Editoria L’Alba degli Zombie: intervista agli autori

L’Alba degli Zombie: intervista agli autori

Approfondiamo insieme ai tre autori, Danilo Arona, Selene Pascarella e Giuliano Santoro, la genesi del nuovo saggio firmato Gargoyle e dedicato all’universo degli zombie.

Non posso che cominciare presentandovi ai lettori. Chi sono Danilo Arona, Selene Pascarella e Giuliano Santoro?

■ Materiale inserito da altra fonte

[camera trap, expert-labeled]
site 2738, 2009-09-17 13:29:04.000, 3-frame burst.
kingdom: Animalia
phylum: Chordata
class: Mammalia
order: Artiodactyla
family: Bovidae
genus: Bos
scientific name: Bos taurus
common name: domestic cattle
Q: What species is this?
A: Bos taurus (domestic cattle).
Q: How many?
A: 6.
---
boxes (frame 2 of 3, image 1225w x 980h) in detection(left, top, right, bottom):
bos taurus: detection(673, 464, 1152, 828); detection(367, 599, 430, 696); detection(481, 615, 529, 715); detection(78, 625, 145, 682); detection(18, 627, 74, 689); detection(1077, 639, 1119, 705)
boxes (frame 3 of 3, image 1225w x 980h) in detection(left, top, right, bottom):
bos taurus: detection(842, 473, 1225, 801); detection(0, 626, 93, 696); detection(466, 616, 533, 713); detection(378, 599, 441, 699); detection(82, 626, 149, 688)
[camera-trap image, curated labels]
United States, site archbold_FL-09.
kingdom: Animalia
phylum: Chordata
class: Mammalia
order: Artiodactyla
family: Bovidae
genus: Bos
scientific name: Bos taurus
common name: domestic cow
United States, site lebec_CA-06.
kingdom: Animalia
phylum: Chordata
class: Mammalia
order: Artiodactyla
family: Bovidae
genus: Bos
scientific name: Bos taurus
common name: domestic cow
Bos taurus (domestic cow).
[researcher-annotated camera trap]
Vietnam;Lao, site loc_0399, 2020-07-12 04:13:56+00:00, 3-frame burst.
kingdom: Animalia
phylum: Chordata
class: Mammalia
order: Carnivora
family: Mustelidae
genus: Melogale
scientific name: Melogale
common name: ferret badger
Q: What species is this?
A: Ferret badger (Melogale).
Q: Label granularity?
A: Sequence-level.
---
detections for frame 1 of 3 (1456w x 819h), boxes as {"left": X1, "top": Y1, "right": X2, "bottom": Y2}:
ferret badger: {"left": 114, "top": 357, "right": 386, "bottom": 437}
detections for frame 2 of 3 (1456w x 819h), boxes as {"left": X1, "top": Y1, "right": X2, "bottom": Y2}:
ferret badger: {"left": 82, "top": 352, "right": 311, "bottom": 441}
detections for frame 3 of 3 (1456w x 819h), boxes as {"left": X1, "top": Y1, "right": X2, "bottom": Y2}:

D.A.: Danilo Arona, classe 1950, giornalista, scrittore e qualche altra cosa che qui non è importante sottolineare. Ah, sì, appassionato cinefilo che ogni tanto qualche editore ingaggia a proprio rischio e pericolo.
G.S.: Giuliano Santoro è un giornalista e fa parte della redazione del settimanale “Carta”. Si occupa principalmente di politica e società, senza disdegnare qualche capatina nel cinema.
S.P.: Selene Pascarella è un’appassionata della fiction seriale sotto ogni sua forma, svezzata in tenerissima età con dosi massicce di horror e fantascienza, dedita allo studio dei linguaggi televisivi e cinematografici. Di mestiere fa la giornalista, che è il lavoro-schermo perfetto per una serial addicted.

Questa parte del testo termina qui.